PROMPT:
Copy out the entries verbatim, from the line with "As evident in" to the line with "18.1 metres", including both of those lines.

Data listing
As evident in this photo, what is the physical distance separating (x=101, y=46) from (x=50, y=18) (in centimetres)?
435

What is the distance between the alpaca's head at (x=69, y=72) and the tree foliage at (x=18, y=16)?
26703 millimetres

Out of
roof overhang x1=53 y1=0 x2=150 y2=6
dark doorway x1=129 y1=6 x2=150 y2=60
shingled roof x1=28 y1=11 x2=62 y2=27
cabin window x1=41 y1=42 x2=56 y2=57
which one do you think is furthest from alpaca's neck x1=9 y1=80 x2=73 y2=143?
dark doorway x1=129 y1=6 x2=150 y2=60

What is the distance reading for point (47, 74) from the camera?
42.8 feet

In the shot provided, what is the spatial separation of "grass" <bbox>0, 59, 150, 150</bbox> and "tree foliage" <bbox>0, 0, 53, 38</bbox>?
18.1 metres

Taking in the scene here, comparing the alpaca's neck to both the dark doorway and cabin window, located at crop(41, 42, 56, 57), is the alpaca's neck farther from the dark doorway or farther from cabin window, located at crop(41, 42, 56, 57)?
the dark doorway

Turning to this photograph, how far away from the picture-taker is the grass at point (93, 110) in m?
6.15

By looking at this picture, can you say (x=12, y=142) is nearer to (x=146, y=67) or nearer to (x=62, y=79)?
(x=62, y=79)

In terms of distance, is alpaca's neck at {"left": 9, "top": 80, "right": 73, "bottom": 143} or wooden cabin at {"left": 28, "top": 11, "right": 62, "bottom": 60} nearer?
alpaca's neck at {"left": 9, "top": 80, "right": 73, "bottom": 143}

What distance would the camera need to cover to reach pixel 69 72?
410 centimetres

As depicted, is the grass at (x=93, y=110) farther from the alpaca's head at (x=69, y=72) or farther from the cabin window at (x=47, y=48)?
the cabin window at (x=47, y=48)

...

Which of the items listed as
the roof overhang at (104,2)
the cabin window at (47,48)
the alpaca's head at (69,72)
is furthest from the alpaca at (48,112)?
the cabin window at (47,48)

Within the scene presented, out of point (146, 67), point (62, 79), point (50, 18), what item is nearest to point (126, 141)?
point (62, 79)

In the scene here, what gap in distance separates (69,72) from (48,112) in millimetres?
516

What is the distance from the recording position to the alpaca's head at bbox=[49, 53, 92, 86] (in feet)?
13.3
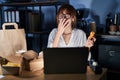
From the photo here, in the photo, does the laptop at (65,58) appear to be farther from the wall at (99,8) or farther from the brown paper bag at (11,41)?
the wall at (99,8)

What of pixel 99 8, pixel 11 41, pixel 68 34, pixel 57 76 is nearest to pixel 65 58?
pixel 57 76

EXPECTED OUTPUT:
As evident in this photo, what is the physical distance separating (x=101, y=46) from (x=50, y=18) (in centimetres)?
435

What is the distance between the alpaca's head at (x=69, y=72) and the tree foliage at (x=18, y=16)?
26703 millimetres

Out of
roof overhang x1=53 y1=0 x2=150 y2=6
dark doorway x1=129 y1=6 x2=150 y2=60
shingled roof x1=28 y1=11 x2=62 y2=27
cabin window x1=41 y1=42 x2=56 y2=57
which one do you think is furthest from alpaca's neck x1=9 y1=80 x2=73 y2=143?
dark doorway x1=129 y1=6 x2=150 y2=60

What is the distance reading for point (47, 74) from the camera?
42.8 feet

In the shot provided, what is the spatial separation of "grass" <bbox>0, 59, 150, 150</bbox> and "tree foliage" <bbox>0, 0, 53, 38</bbox>?
18.1 metres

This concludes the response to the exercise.